One of our analysts discusses IAG's recent update to the market.
IAG shares gain altitude, rising 4%
- Improving non-fuel costs and full-year profit guidance remaining the same offer investors some reassurance in light of recent performance
- The 60% drop in operating profits caused by a range of headwinds including rising fuel costs
- Despite concerns over post-Brexit ownership, we continue to recommend the shares as a ‘Buy’
British Airways owner, IAG, reassured the market with their first quarter results, despite the fact the company reported a 60% drop in operating profit at €135m. That was partly due an 11% rise in fuel costs on a constant currency basis. The company highlighted foreign exchange headwinds, market capacity and the timing of Easter as other factors affecting its performance. Passenger unit revenue declined by 1.4%; however the company expects an improvement over the course of 2019 and full-year operating profit is still expected to be the same as last year.

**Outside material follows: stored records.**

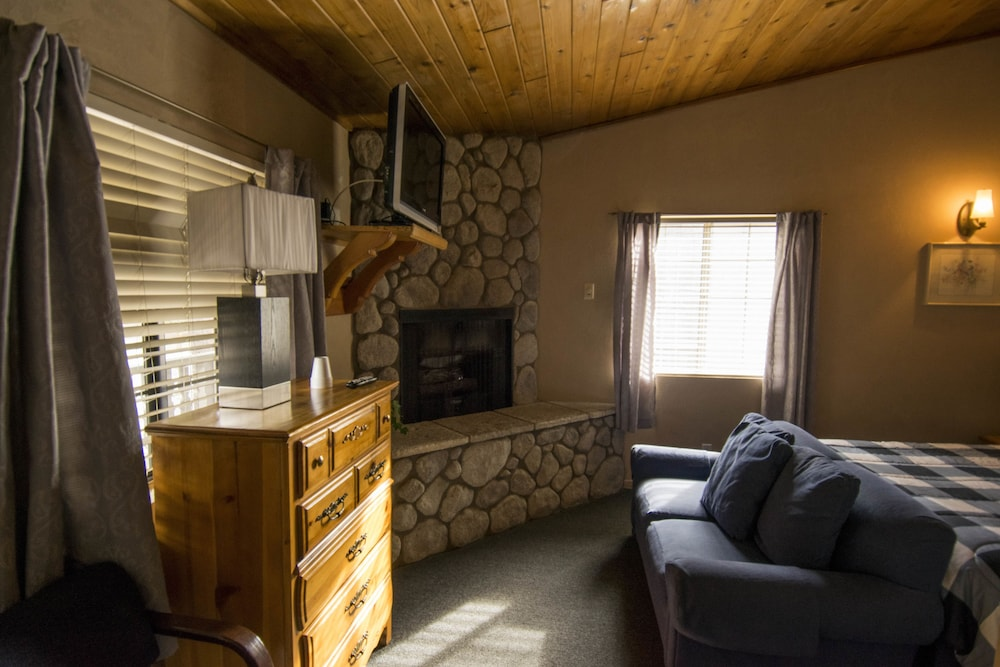 Awesome Black Forest Lodge And Cabins, Big Bear Lake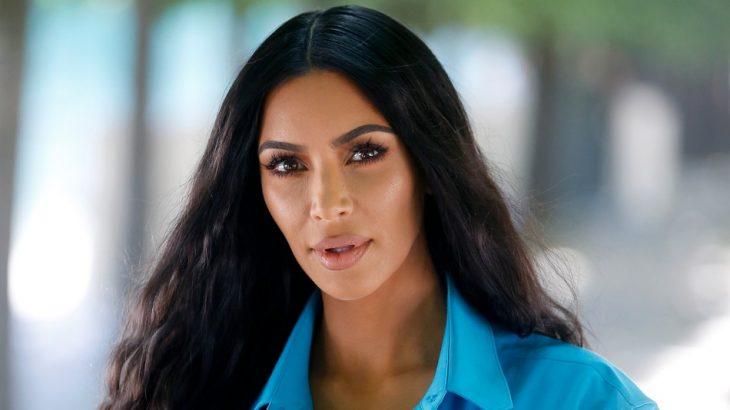 Kim Kardashian con cabello oscuro y ondulado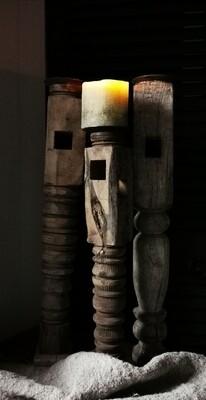 Oude houten kandelaar met gravure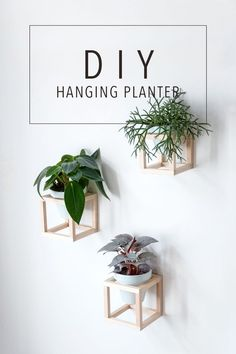 Living with plants - DIY hanging plant holders . Wohnen mit Pflanzen – DIY hängende Pflanzenhalter … Living with plants – DIY hanging plant holders Modern Dollhouse Furniture, Diy Furniture, Garden Furniture, Furniture Plans, Furniture Makeover, Furniture Catalog, Furniture Assembly, Rustic Furniture, Luxury Furniture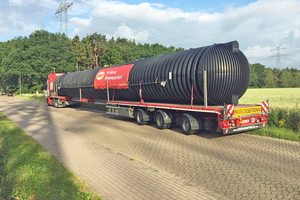 """<div class=""""bildtext"""">Nach mehr als 770 km ist der bislang größte von GRAF produzierte Löschwasserbehälter an der P+R-Anlage Meeschensee am Ziel.</div>"""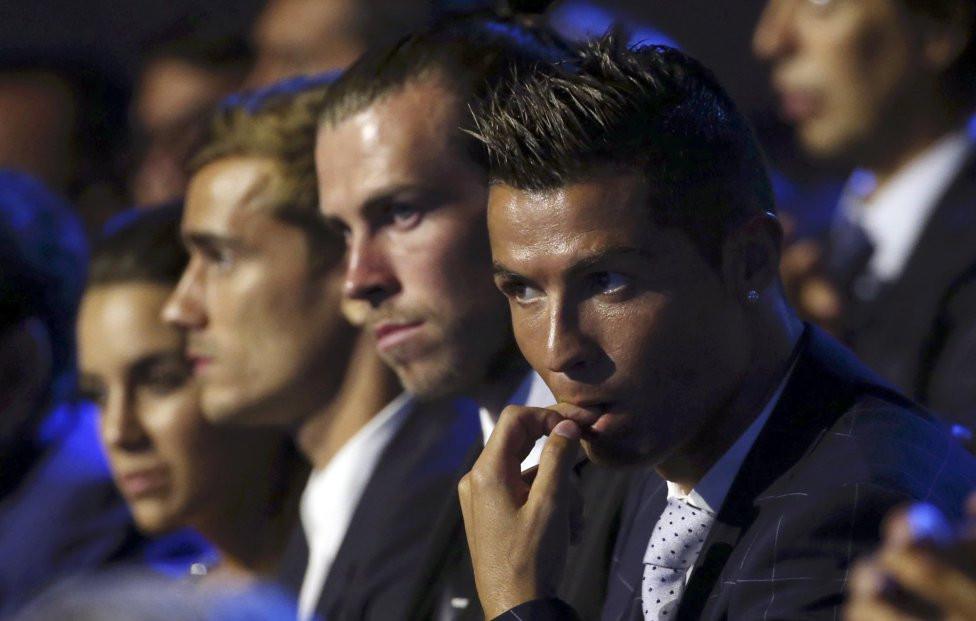 Photo   Cristiano Ronaldo joueur UEFA de la saison 2015 2016 2a6ff32d6f731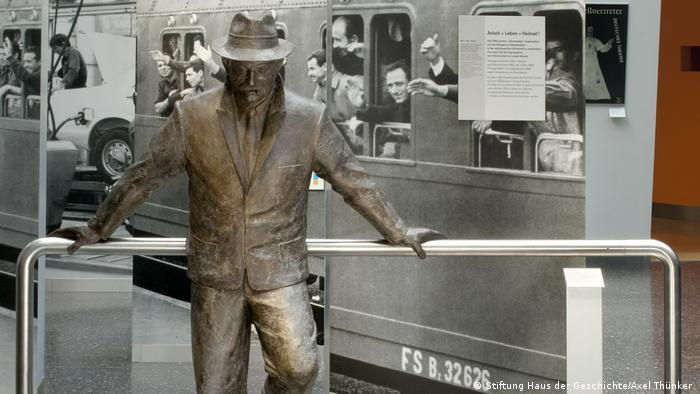 Bronze sculpture of a man representing 'guest workers' in Germany - Haus der Geschichte exhibit (Photo: Stiftung Haus der Geschichte/Axel Thünker )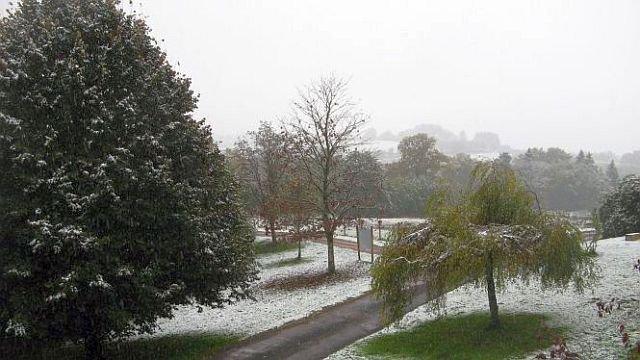 Neige à Paris cet après-midi. Neige_10
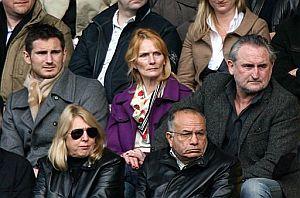 Frank Lampard (i), con su madre y su padre en un partido, el pasado 30 de marzo. (Foto: AP)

The shares gained some altitude in early trading with a 4% rise, which will be welcomed by investors given that they’ve been in a nosedive over the last three months. The fact that full-year profit guidance remains the same and non-fuel costs are expected to improve, are certainly positives for investors. While some uncertainty remains around whether the company will conform to the EU's rules on ownership post-Brexit we continue to recommend the shares as a 'Buy' for investors seeking growth but willing to accept a higher level of risk.